[Spatial reasoning question data]
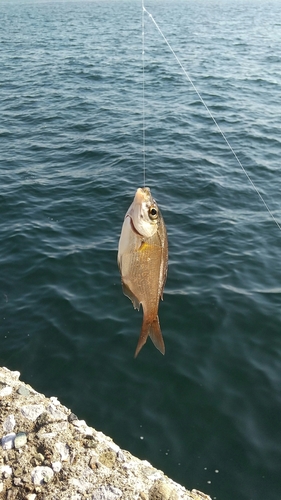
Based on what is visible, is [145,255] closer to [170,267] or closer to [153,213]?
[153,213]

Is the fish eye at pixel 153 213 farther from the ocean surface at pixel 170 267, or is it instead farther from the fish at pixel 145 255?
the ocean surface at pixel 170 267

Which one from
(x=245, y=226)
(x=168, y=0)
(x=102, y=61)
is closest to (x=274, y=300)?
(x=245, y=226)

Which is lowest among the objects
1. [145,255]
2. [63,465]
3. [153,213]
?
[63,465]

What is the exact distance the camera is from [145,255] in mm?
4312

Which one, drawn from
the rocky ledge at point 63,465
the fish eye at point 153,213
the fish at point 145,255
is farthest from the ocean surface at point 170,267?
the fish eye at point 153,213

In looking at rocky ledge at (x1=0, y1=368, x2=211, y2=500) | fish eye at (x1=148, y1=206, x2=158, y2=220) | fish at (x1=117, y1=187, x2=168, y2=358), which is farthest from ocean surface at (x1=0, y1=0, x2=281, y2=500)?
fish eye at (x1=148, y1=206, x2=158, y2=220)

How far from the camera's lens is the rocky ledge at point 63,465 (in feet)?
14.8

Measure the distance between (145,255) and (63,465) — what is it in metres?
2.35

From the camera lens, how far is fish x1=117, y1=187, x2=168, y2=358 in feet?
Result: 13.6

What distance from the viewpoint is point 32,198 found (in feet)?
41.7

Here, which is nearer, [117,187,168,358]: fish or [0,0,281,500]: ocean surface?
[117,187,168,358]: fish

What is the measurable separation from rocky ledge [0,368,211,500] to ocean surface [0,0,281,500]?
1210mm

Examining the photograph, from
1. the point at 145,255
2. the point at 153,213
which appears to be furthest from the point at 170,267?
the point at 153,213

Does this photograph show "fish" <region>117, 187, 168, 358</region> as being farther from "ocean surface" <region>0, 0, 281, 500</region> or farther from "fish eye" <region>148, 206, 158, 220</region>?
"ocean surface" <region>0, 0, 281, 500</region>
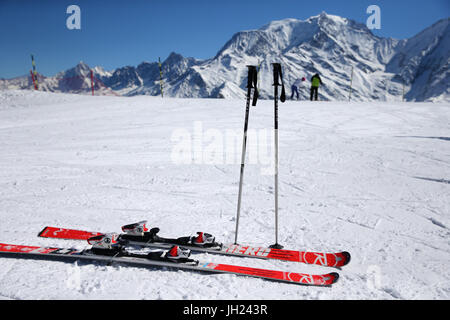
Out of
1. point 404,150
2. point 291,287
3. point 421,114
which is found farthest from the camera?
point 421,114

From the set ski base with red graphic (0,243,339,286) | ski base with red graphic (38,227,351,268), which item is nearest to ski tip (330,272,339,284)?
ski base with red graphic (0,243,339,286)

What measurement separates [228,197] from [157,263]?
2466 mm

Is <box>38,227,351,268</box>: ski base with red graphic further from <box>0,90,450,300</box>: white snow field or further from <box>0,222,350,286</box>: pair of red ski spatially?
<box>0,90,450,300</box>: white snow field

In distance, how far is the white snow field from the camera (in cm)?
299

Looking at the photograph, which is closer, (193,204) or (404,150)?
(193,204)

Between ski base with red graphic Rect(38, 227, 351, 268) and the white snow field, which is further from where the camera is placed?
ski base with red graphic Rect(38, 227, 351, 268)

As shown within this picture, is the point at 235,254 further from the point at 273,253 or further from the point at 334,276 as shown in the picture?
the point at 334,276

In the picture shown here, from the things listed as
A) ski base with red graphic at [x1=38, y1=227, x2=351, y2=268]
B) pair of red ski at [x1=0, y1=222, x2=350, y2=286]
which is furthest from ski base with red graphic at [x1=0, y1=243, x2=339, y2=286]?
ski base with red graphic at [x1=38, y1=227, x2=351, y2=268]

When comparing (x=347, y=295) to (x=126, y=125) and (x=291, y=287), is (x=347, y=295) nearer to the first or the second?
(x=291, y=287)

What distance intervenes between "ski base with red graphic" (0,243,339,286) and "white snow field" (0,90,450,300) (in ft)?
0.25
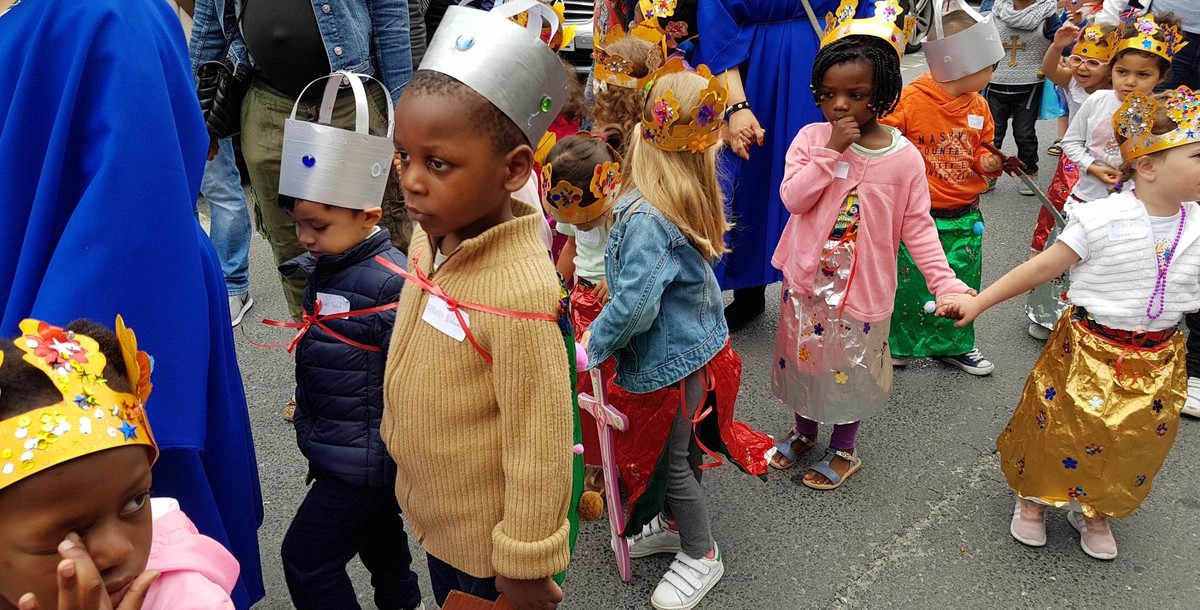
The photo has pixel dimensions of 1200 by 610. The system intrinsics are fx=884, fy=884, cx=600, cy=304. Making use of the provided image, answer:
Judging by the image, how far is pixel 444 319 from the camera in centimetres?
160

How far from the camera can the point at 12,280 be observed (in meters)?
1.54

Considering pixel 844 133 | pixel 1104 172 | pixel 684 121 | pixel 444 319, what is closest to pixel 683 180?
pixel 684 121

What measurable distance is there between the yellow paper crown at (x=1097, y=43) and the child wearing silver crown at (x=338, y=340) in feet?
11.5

--

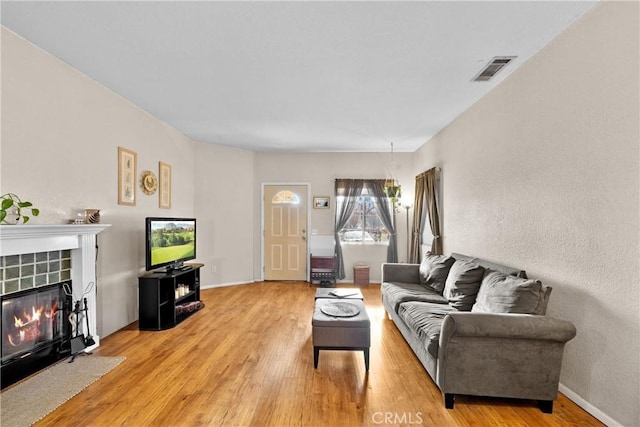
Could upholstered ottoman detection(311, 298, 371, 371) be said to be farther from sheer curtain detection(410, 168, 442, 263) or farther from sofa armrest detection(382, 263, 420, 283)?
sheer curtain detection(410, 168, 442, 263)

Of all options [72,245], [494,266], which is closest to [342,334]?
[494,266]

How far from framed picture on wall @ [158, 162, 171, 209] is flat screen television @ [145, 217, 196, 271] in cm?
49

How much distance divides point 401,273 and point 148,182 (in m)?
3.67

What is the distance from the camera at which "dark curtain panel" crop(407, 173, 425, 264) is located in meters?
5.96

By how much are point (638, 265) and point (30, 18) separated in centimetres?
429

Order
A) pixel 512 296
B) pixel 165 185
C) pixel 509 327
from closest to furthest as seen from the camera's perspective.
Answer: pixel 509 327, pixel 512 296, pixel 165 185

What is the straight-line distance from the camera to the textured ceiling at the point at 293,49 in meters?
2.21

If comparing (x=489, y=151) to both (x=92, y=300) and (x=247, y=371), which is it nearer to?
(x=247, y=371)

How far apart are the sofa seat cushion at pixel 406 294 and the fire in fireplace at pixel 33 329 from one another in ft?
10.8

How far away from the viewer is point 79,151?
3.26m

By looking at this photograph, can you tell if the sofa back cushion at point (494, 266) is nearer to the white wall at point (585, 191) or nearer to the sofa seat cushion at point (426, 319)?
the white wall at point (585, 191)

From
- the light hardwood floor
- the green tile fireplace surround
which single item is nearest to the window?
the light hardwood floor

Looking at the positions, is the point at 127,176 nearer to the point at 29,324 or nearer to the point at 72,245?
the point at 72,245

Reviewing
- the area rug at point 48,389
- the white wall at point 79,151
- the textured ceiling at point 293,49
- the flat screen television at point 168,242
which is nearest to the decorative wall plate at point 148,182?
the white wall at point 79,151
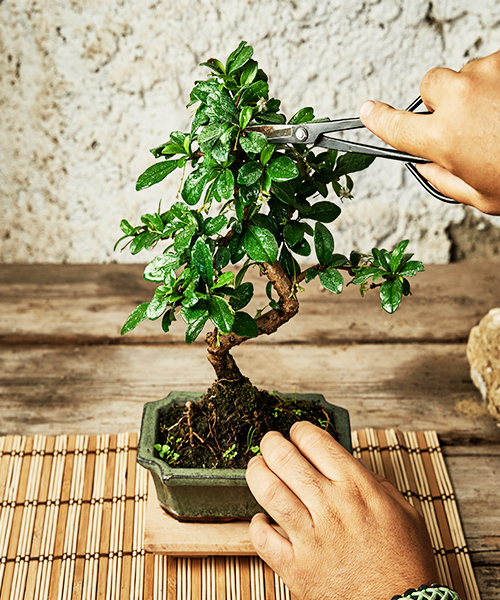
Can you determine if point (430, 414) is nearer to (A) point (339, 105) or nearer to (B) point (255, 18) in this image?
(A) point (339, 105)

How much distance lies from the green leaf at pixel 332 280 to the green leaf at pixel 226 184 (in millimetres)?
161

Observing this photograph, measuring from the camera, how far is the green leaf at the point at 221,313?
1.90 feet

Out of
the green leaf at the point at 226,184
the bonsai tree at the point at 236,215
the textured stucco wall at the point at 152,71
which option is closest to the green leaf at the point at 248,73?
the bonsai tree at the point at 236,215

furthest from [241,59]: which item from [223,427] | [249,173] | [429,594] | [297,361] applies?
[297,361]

> **Exercise goal**: Pull out each line from the entries above that contains the word "cushion", and copy every such line in full.

> **Written response**:
How far apart are the sofa seat cushion at pixel 406 294 and the fire in fireplace at pixel 33 329 from one another in ft?
By looking at this photograph, can you tell if the sofa back cushion at point (494, 266) is nearer to the white wall at point (585, 191) or nearer to the sofa seat cushion at point (426, 319)?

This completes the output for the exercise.